Preparation and Anesthetic Considerations
Adenotonsillar hyperplasia may require adenotonsillectomy before flapplacement to prevent postoperative obstructive apnea. A 4- to 6-week interval for healing should elapse between procedures.
General endotracheal anesthesia.
There is a high prevalence of velo-cardio-facial syndrome (chromosomal microdeletion 22q11.2) in VPI patients. Phenotypic expression includes VPI, submucous cleft palate, learning disabilities, cardiac anomalies, retrognathia, malar flattening, pharyngeal hypotonia, slender hands and fingers, small stature, and medialized carotid arteries. 11 Cardiac status should be investigated.
Antibiotic prophylaxis is often necessary to prevent subacute bacterial endocarditis.
The patient is positioned on a shoulder roll to maintain hyperextension of the neck.
A mouth gag is inserted, and the patient is placed into suspension.

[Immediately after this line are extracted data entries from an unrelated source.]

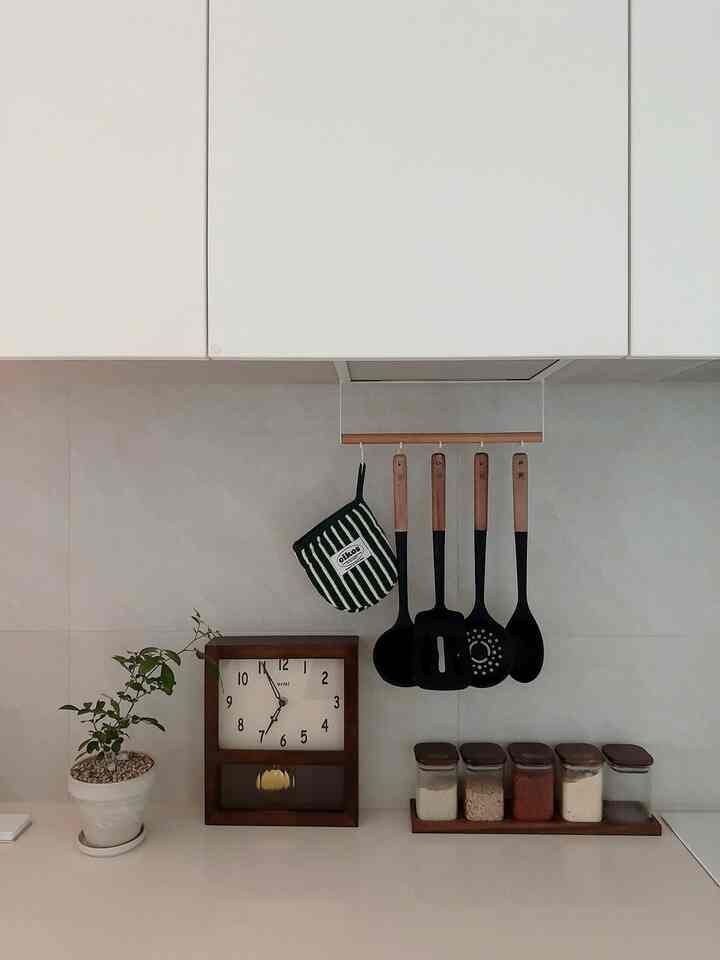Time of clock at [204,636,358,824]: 6:56
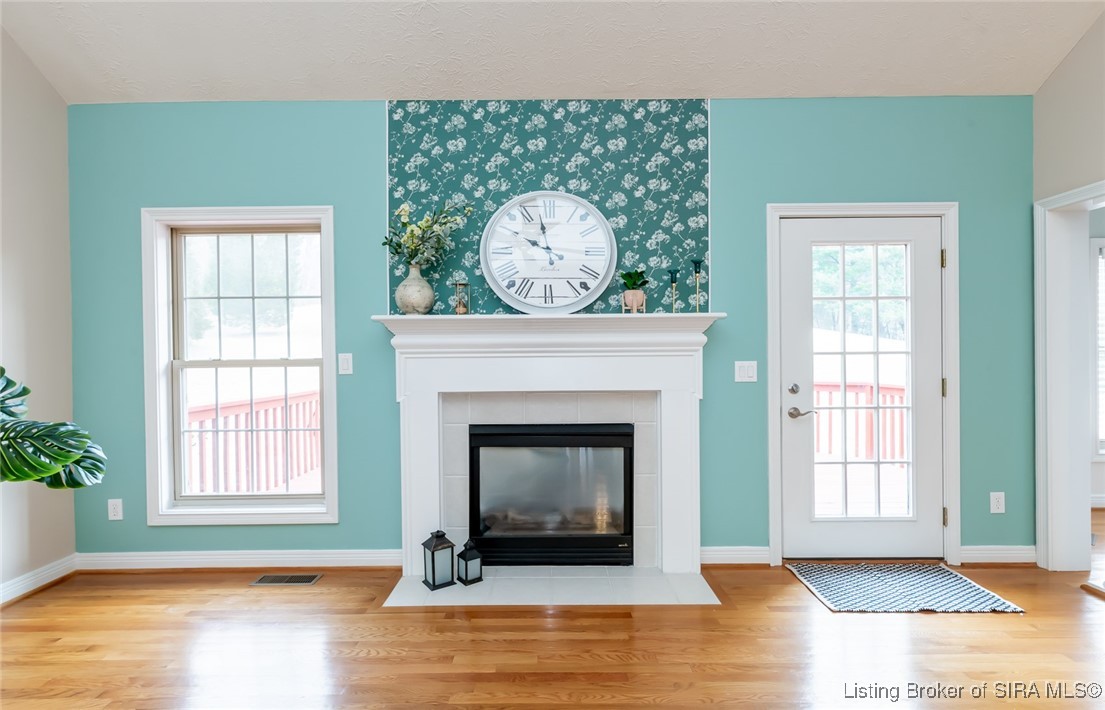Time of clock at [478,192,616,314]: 9:57
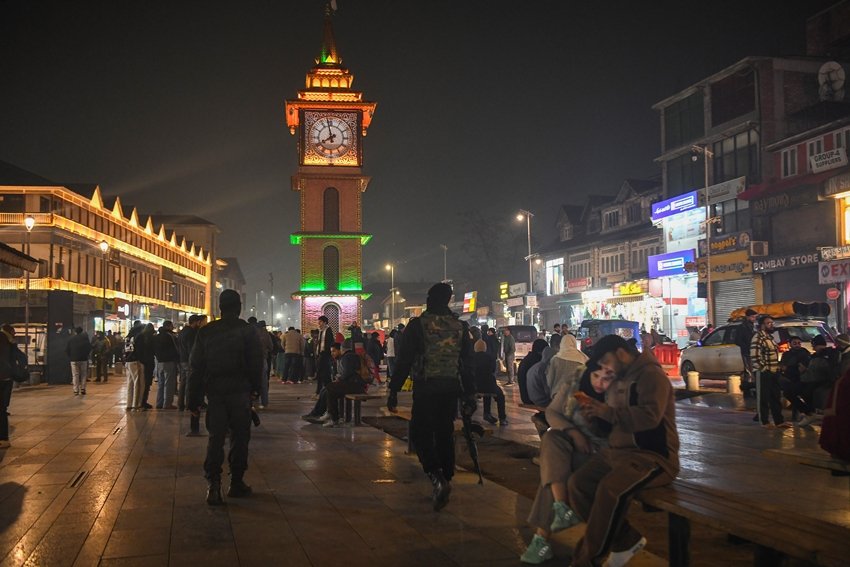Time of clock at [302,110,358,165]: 7:58
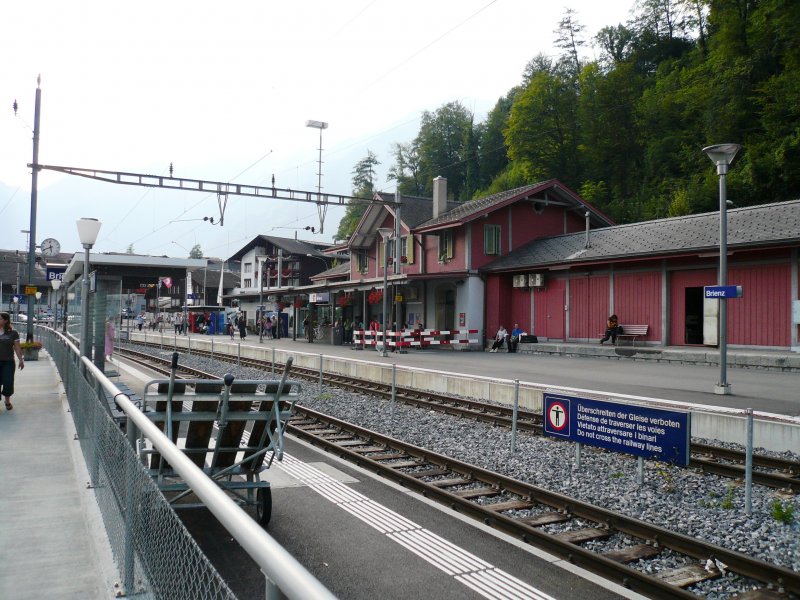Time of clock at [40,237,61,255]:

The posterior pharyngeal wall is visualized and palpated to identify any significant vessels in the operative field. The internal carotid arteries may be medialized in velo-cardio-facial syndrome patients. These vessels will be deep to the prevertebral fascia and not interfere with the operation, but increased care in raising the flap is necessary.
Proposed posterior pharyngeal wall incision lines as well as the soft palate are infiltrated with 1% lidocaine with 1:100,000 units of epinephrine to affect vasoconstriction and ease the raising of the flap.

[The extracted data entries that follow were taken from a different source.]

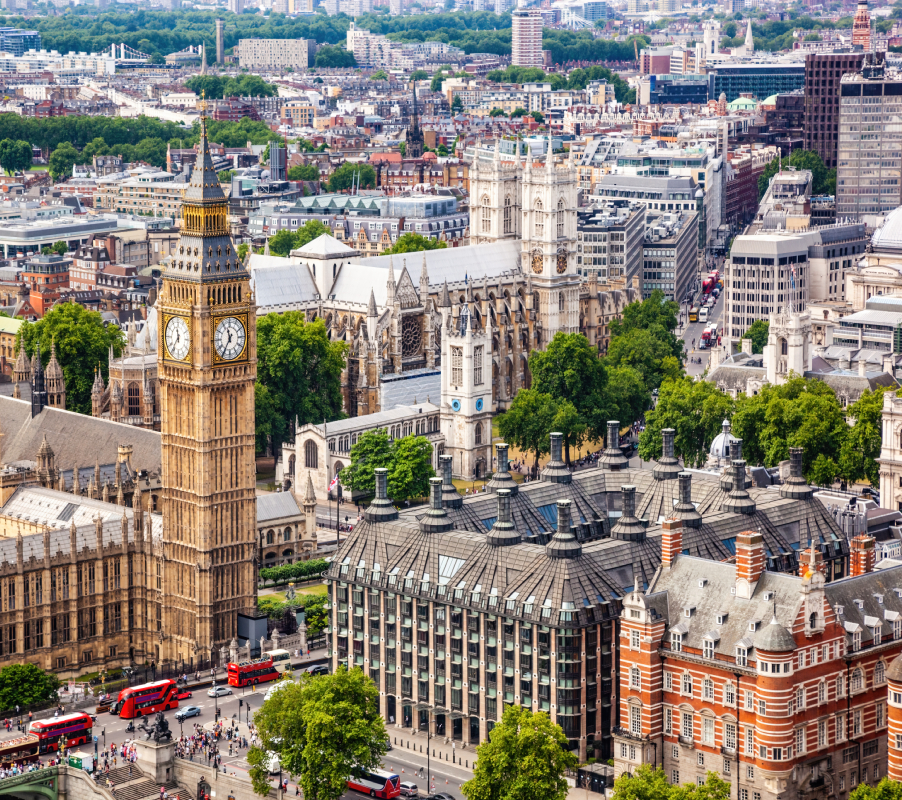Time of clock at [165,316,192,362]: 11:35
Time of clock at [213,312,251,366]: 11:35
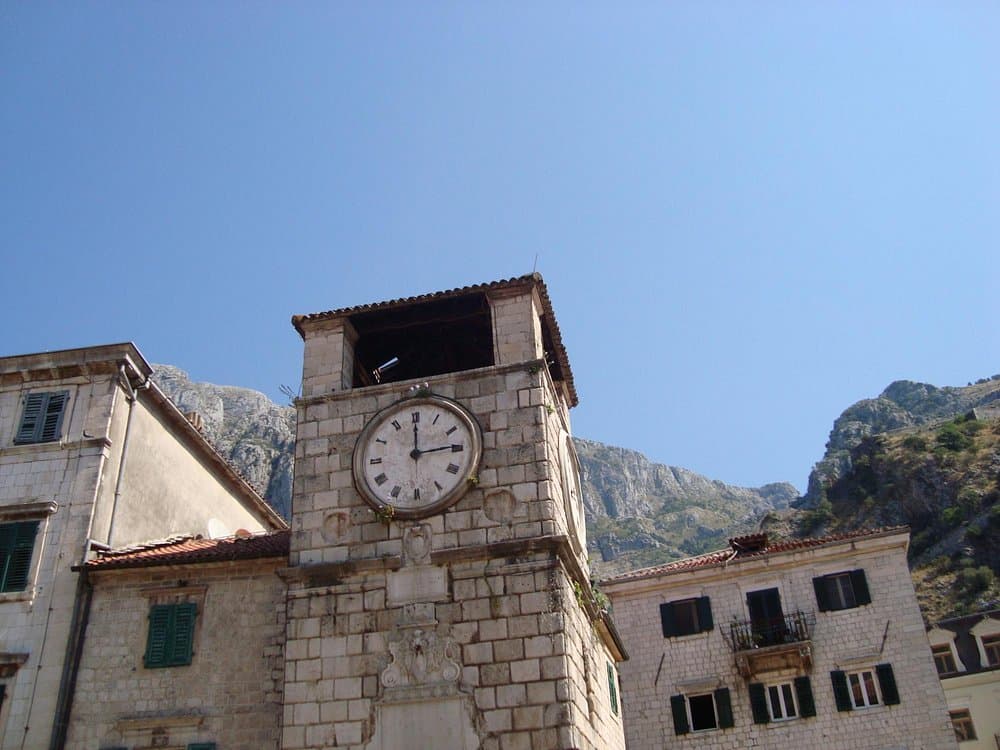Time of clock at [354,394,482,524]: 2:59
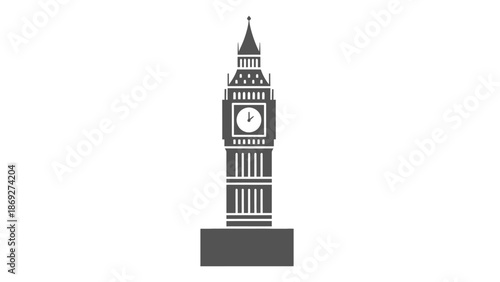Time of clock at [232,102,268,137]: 2:00
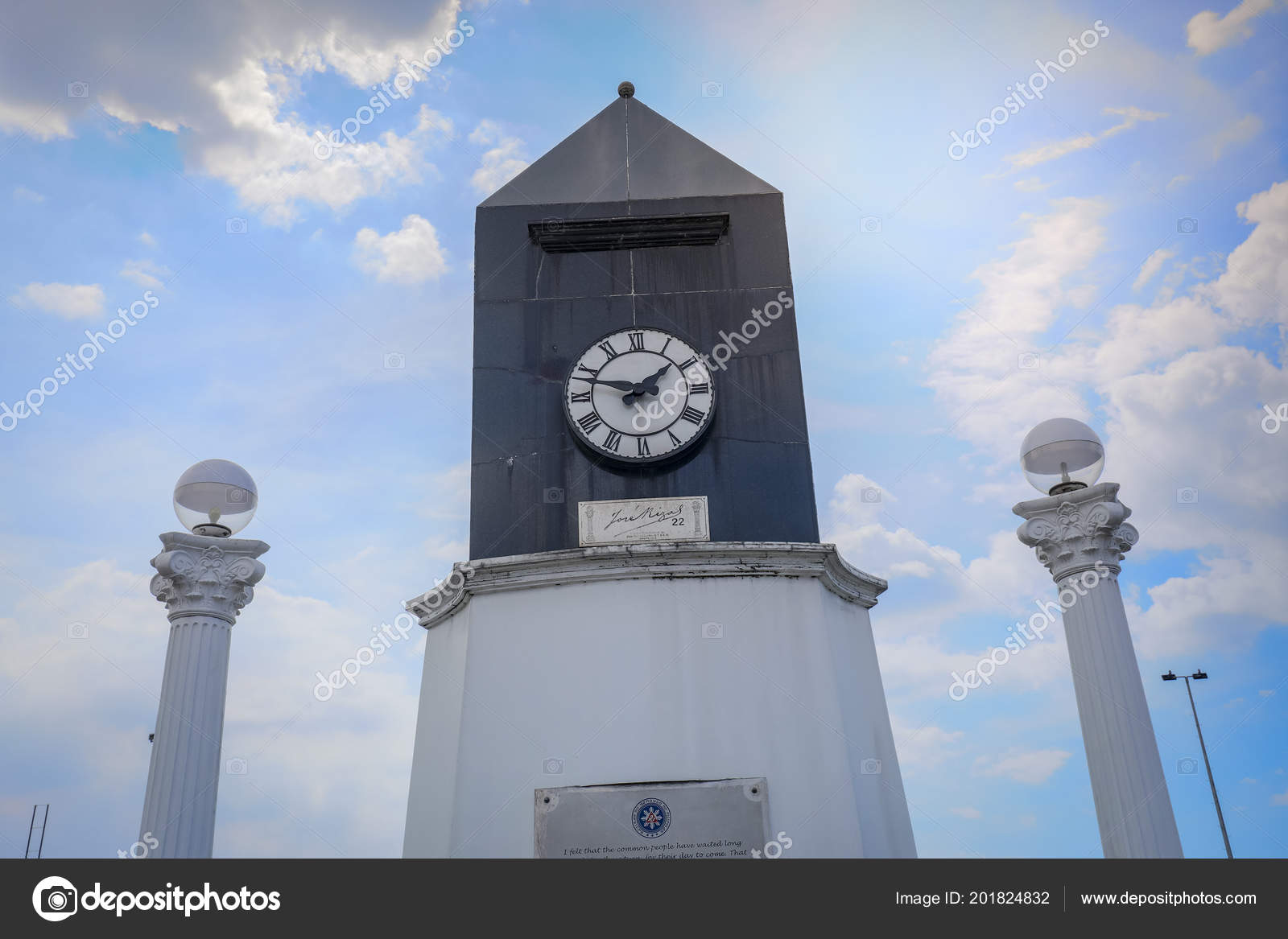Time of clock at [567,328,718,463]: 1:47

Nasal stents are placed transnasally into the hypopharynx to size the lateral ports. Smaller endotracheal tubes, 3.5, are used for children, and 4.0 endotracheal tubes are used for adolescents.
A midline vertical incision is made to split the soft palate from the edge of the uvula to a point close to the junction of the hard palate. This is an important step in order to expose the posterior nasopharyngeal wall and enable measuring the length of the flap and raising it high enough for optimal closure of the velopharynx. Traction sutures placed on the free edge of the soft palate can improve visualization (▶ Fig. 41.2).

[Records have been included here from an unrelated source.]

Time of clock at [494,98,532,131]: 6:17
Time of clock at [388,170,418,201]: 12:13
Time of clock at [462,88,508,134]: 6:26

The standard flap width should not be larger than the distance between the nasal stents.
The length of the flap can be checked by measuring the distance from the posterior pharyngeal wall to the free margin of the soft palate, and then measuring down from the level of velopharyngeal closure.
The superiorly based pharyngeal flap is elevated by incising down to the prevertebral fascia. This fascial layer is white in color, and the plane will be essentially avascular.
Flap elevation needs to be high into the nasopharynx, to the natural level of velopharyngeal closure. Failure to raise the flap high enough will result in an inferior tethering of the free edge of the soft palate, further compromising velopharyngeal function. This will also cause the flap to be located in a position precluding its participation in velopharyngeal closure (▶ Fig. 41.3).
4–0 Vicryl sutures are used to sew the oral mucosa and muscle of the flap to the anterior nasopharyngeal mucosa of the soft palate (▶ Fig. 41.4).
The donor site is closed with 3–0 Vicryl suture (▶ Fig. 41.5).
Overzealous closure of the donor site superiorly can lead to nasopharyngeal stenosis.
A mirror is used to evaluate the lateral ports.
At the conclusion of the procedure, the pharyngeal flap should not be visible in the oropharynx; it must be high in the nasopharynx (▶ Fig. 41.6).
The palate is closed in three layers. Meticulous technique is necessary to minimize fistula formation.
The nasal stents are positioned with their distal end in the mid-oropharynx, and are then secured with tape to the nose.